• _Work to be completed_: Reproduce, exactly, the lines of the material below from the line containing "Artist DeviantArt Illustration" through the line containing "آخوندی: امکان تحمیل", with both end lines included and nothing else.

+ + + + +

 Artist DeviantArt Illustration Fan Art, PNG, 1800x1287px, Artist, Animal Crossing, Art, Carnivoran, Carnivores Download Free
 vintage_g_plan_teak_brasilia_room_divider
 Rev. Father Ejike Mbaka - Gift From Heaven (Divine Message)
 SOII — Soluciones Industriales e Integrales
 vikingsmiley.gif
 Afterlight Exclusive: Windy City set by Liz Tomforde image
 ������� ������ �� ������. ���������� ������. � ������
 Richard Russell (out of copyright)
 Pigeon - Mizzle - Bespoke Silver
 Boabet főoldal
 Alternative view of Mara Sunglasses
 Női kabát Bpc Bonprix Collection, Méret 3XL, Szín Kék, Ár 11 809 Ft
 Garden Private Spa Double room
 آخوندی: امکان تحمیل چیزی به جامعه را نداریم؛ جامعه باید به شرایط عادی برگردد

+ + + + +

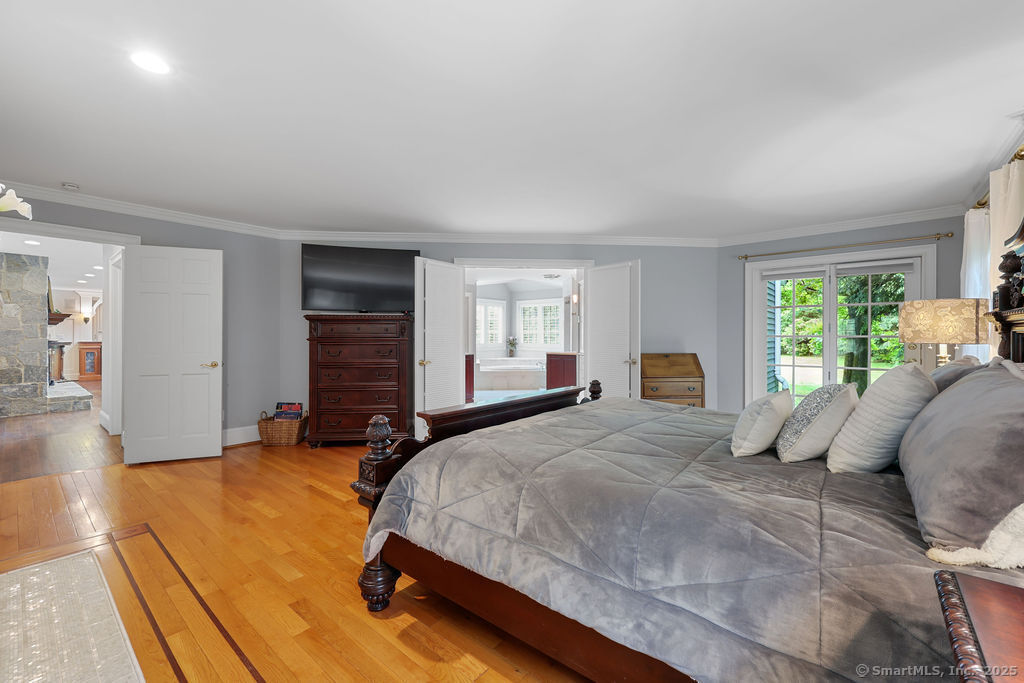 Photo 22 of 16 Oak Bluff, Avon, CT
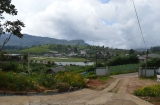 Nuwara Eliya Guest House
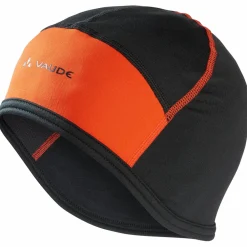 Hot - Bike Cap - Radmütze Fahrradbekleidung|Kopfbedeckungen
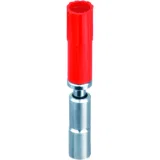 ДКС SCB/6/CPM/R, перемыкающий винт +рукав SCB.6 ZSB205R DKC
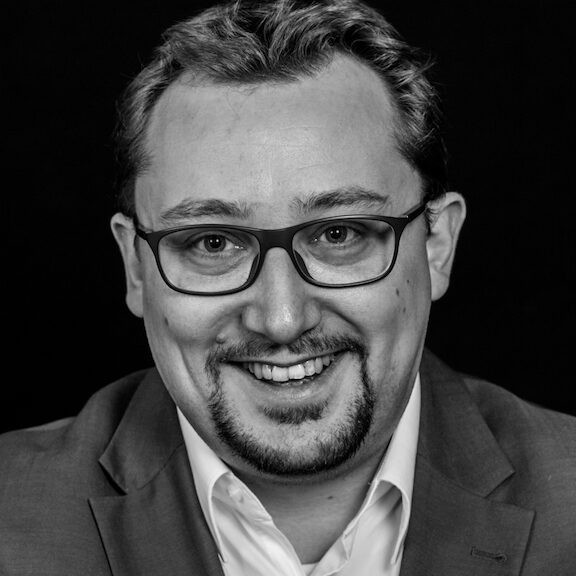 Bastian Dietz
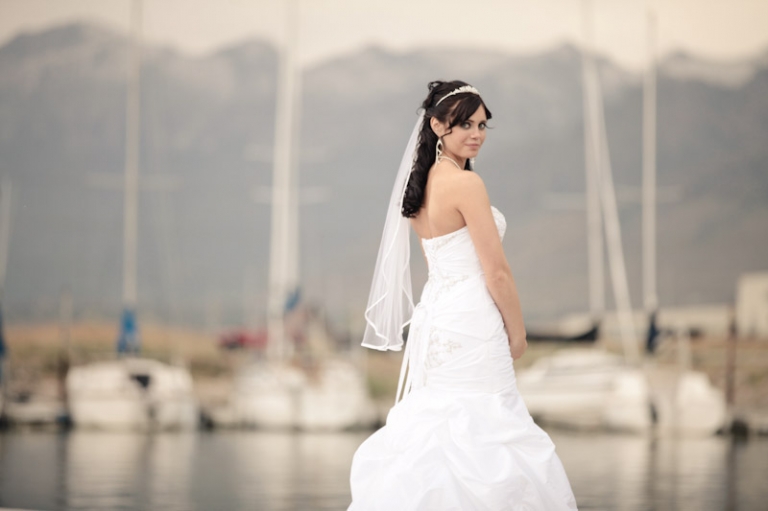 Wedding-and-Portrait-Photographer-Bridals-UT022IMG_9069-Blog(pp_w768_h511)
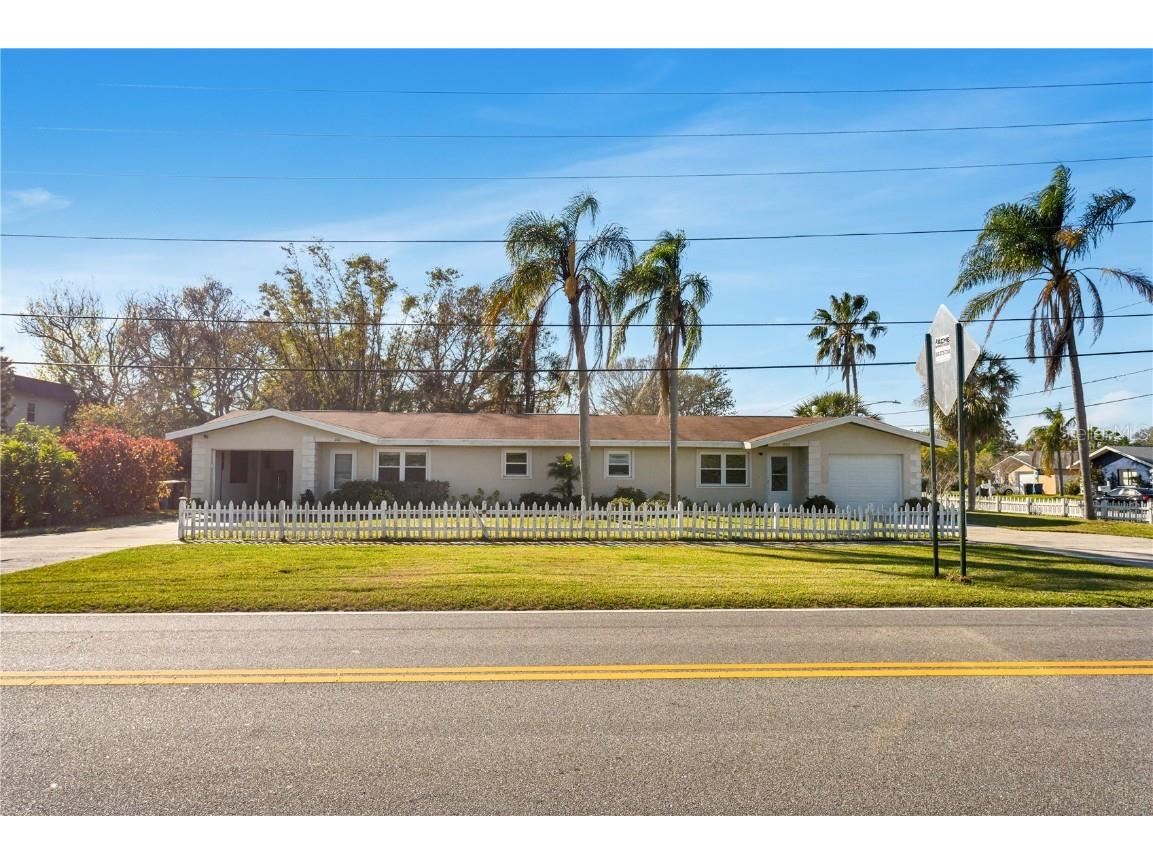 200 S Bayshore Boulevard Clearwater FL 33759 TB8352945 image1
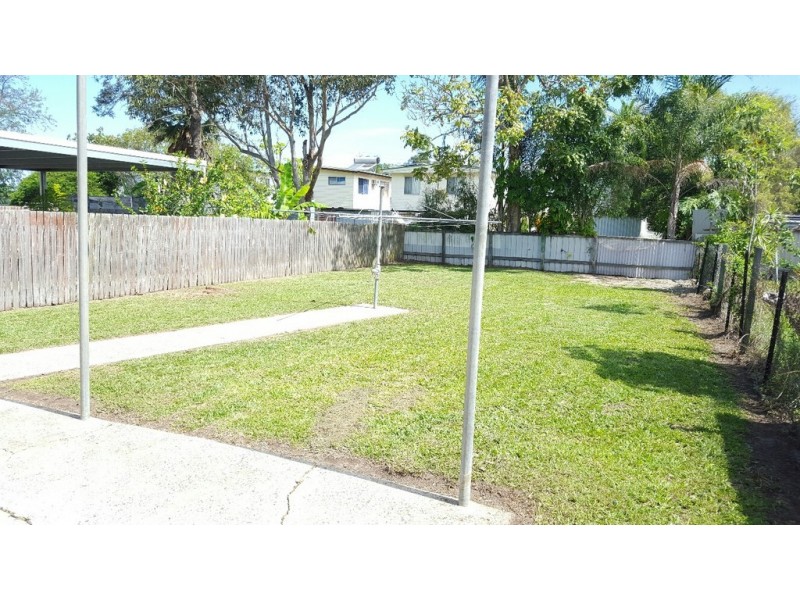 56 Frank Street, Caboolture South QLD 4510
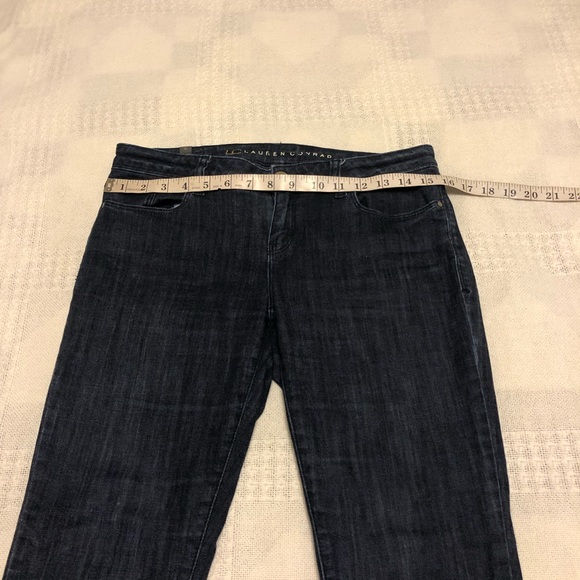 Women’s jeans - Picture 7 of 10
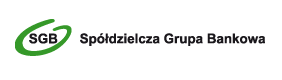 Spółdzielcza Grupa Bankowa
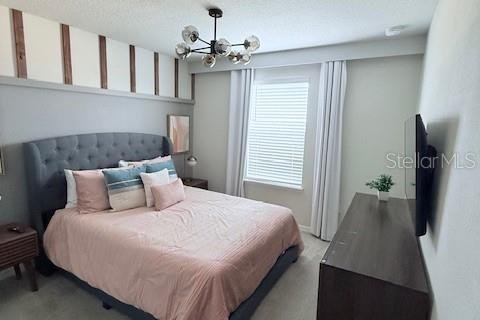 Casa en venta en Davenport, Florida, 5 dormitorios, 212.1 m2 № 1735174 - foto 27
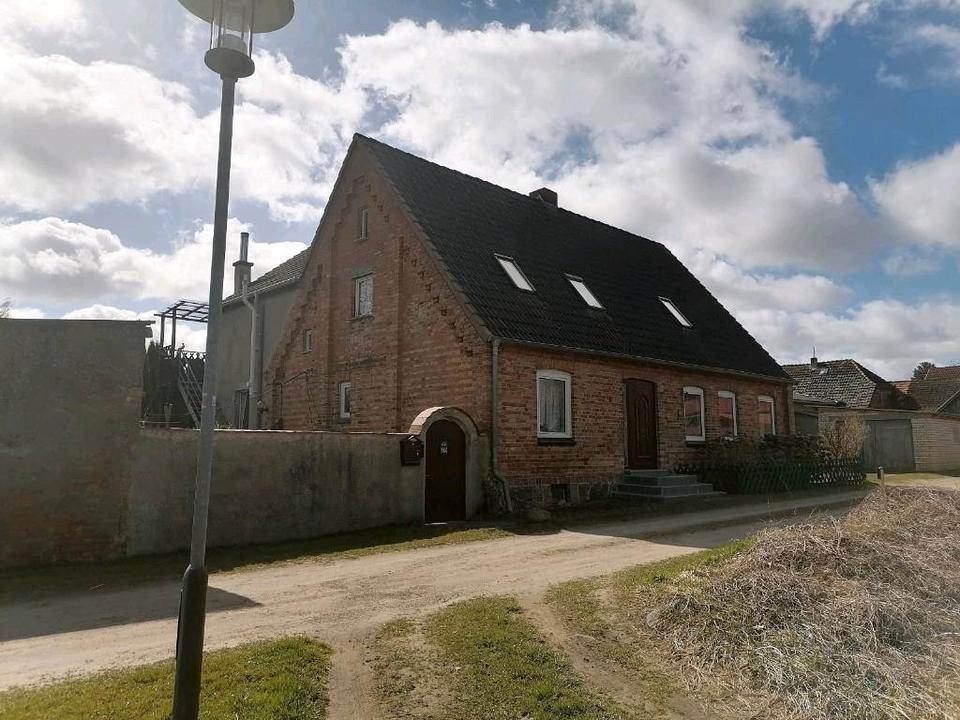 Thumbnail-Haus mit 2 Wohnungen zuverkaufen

+ + + + +

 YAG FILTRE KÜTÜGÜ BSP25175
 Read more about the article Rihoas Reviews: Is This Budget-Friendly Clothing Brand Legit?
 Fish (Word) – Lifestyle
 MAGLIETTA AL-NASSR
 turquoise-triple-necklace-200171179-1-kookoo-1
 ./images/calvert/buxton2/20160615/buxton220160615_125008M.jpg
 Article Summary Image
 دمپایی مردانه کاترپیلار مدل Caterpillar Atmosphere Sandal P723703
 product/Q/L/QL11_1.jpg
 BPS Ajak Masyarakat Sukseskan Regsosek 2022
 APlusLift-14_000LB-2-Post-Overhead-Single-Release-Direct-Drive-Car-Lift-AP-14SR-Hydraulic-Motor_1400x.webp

+ + + + +

• _Result_:
 Artist DeviantArt Illustration Fan Art, PNG, 1800x1287px, Artist, Animal Crossing, Art, Carnivoran, Carnivores Download Free
 vintage_g_plan_teak_brasilia_room_divider
 Rev. Father Ejike Mbaka - Gift From Heaven (Divine Message)
 SOII — Soluciones Industriales e Integrales
 vikingsmiley.gif
 Afterlight Exclusive: Windy City set by Liz Tomforde image
 ������� ������ �� ������. ���������� ������. � ������
 Richard Russell (out of copyright)
 Pigeon - Mizzle - Bespoke Silver
 Boabet főoldal
 Alternative view of Mara Sunglasses
 Női kabát Bpc Bonprix Collection, Méret 3XL, Szín Kék, Ár 11 809 Ft
 Garden Private Spa Double room
 آخوندی: امکان تحمیل چیزی به جامعه را نداریم؛ جامعه باید به شرایط عادی برگردد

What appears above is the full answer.